The gnat hitch
--------------

I had trouble sleeping a few nights ago.  This happens to me from
time to time.  I know that looking at a screen when you're trying
to sleep is a terrible idea, and if I have a paper book on the
go sometimes I'm good and I'll get up for a bit and read that.
But often I end up cruising around the small internet instead.
Lettuce's gemlog, after all, is best visited between 1am and 6am
local time.  Says so right on the landing page[1].

But the other night I was cruising around Gopherspace, and noticed
that earlier this year, Defanor had made a phlog post[2] about knots.
Reading somebody mention the Ashley Book of Knots[3] made me smile.

I went through a brief "knot phase" while I was living in Finland,
which included borrowing the Ashley Book of Knots from my local
library.  That book is the bible of knot geeks.  It assigns unique
numeric IDs to every knot under the sun, because the same/different
names have been and are are will be used for differnet/the same knots
in different places, at different times, in differnet languages,
so names for knots are actually frustratingly ambiguous if you want
to get serious about it.  It's a big book, which isn't surprisng.
Knots are one of humanity's oldest technology, and during the age of
sail, knowing everything there is to know about joining and looping
rope was genuine life-or-death stuff for huge numbers of people.
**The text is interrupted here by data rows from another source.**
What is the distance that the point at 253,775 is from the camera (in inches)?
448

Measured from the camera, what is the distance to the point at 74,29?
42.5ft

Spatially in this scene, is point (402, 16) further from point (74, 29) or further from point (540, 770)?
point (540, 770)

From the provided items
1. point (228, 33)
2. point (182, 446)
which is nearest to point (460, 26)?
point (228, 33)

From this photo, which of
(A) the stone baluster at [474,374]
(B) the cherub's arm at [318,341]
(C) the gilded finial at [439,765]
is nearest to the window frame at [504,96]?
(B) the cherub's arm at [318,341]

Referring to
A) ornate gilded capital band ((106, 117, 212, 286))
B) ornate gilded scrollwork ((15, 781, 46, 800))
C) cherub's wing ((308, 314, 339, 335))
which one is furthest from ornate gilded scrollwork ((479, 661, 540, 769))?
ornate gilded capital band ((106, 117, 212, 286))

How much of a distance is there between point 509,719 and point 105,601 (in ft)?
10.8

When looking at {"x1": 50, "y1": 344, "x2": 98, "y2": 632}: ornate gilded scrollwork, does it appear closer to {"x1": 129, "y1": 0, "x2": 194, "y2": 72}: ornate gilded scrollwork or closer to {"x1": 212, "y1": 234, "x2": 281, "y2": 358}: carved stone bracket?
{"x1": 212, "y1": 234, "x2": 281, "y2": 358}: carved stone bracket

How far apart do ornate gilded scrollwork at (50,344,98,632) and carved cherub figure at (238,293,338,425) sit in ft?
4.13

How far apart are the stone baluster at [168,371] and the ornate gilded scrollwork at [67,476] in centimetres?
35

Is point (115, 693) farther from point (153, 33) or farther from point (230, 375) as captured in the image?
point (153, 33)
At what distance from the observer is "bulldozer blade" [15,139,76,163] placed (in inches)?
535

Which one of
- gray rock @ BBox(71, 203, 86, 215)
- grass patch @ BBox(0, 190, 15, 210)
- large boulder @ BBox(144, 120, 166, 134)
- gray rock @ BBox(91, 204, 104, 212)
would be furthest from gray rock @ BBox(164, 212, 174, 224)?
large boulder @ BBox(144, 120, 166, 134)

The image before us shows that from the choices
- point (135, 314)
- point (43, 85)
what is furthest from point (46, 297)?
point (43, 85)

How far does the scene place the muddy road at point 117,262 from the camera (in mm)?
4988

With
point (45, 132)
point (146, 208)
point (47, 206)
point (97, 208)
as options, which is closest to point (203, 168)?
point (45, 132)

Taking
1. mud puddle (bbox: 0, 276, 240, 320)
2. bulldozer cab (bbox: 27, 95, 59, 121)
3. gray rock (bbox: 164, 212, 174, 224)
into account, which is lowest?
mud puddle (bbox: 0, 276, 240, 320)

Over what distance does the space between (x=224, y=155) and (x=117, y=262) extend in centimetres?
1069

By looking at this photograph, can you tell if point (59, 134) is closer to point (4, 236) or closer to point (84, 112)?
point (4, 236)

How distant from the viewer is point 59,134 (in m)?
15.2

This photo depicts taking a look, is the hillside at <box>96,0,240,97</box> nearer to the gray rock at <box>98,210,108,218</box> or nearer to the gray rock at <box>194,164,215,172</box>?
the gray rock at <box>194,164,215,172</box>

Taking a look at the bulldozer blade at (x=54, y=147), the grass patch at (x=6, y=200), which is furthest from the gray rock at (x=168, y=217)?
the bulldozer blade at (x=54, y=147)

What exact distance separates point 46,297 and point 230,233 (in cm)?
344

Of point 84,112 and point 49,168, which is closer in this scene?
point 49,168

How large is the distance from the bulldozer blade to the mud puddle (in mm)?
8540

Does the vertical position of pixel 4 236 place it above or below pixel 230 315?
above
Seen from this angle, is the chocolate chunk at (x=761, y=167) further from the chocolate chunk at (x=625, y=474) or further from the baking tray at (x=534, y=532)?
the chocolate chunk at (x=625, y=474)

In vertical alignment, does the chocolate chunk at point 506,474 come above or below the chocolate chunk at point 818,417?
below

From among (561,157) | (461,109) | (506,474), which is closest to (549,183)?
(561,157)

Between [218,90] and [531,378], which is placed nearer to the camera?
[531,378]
That knot phase of mine didn't last very long.  I think it was kicked
off by wanting to get better at pitching tarp shelters.  I was a
scout, way back when, and no doubt learned plenty of knots, probably
even a badge or two.  Subsequently I have forgotten everything except
the clove hitch, which I think I can actually tie, and the reef knot,
which is just the *name* I know of a knot that exists.  I decided
to set that right, and did some research, and learned that some of
those scout knots I got taught actually aren't very good.  I came up
with a very small set of good, easy to tie knots, one or two of each
major type, and for a brief while I practiced them regularly with
some paracord I left beside the couch.  Now it's maybe five years
later and, surprise, surprise, I can remember the names of almost
two of them (bowline and something-something-alpine-butterfly?) and
can't tie either from memory.

But despite seeming predisposed to forgetting practical knot
knowledge very quickly, I retain one clear memory from that
short-lived phase.  The existence of the gnat hitch!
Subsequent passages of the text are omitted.